裏技のスマホ

 毎日のように新しいスマホが登場する。新しいアプリが現れる。
 ほとんどは無視するけれど、無視するだけでは社会生活ができない。近所のスーパーで買い物をするにも、クレジットカードに「ひもづけ」されたスマホが必要です。きのうはポッドキャストのアプリでもがきました。若者には何でもないことだのに。

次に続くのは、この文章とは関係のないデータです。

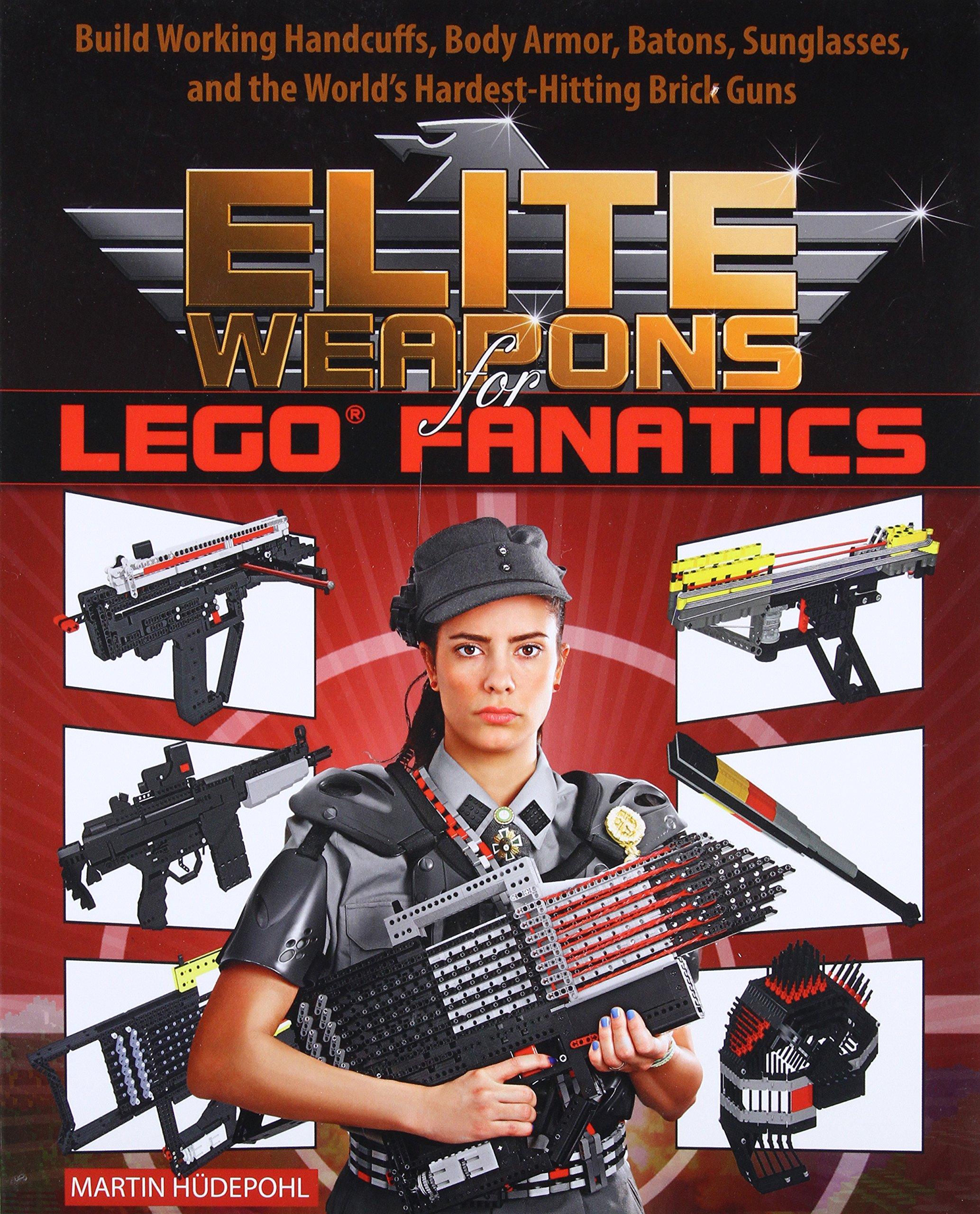 Elite Weapons For Lego Fanatics Build Working Handcuffs Body Armor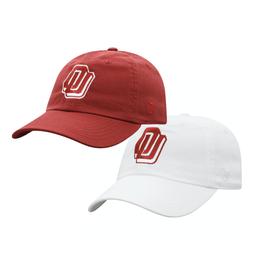 TOW Men's TOW Slant OU Hat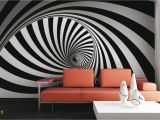 3d Wall Mural Photo Wallpaper Wall Mural Wallpaper Grafic Retro 3d Design Burble Photo 360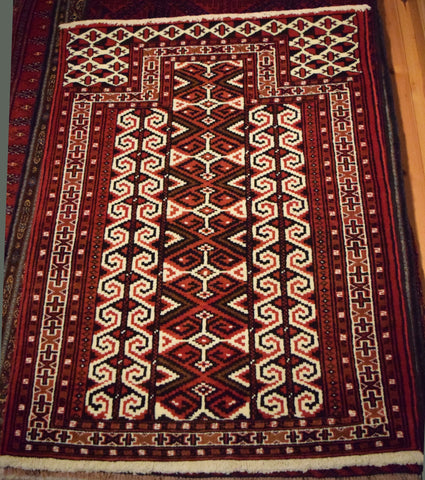 Balouch Rug 115x85 V2310 - Persian Tribal Rugs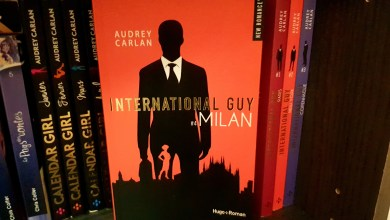 Photo de International Guy, Tome 4 – Milan de Audrey Carlan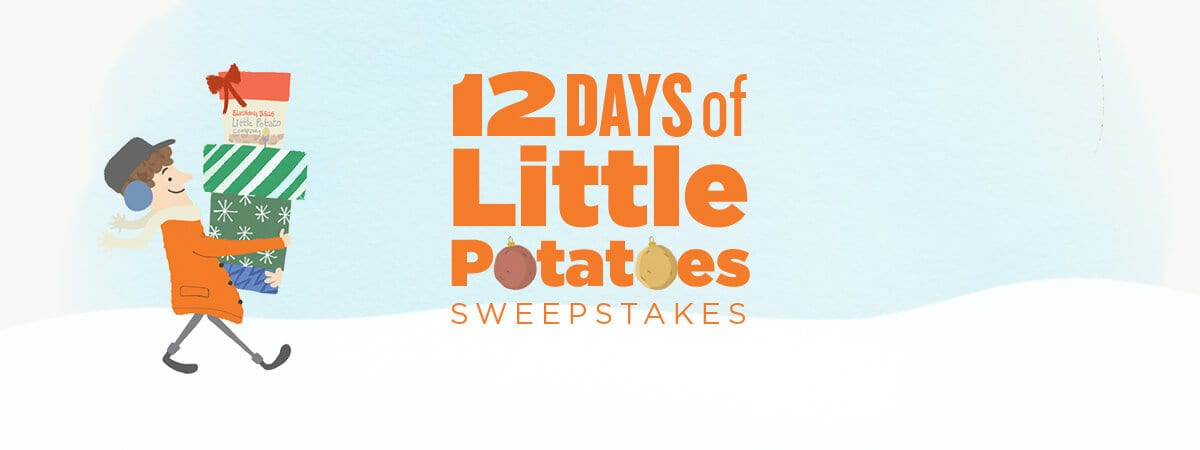 12 Days of Little Potatoes Recipes & Sweepstakes 2019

 新幹線も飛行機もスマホで予約、購入です。銀行も、パソコンではなくスマホに替えるよう圧力をかけてきます。
 もうパソコンに安住していられない。さらに“スマホ化”しなければなりません。
 ところが、しょっちゅうやり方がわからない。途方にくれる。あきらめかけたころにようやくわかる。そのくり返し。なんでこんな苦労しなきゃいけないのか。投げ出したくなったり、イライラ、おろおろしたり。
 便利なのはありがたい。けれどときには重荷です。

 そこで、認知行動療法を心がけるようになりました。
 デジタル社会に「追いつくため」ではなく、自分の「脳を鍛える」ためにイライラおろおろする。そう考えるとスマホは老化防止の脳トレーニングです。重荷ではなく、むしろありがたいと多少は積極的に取りくむことができる。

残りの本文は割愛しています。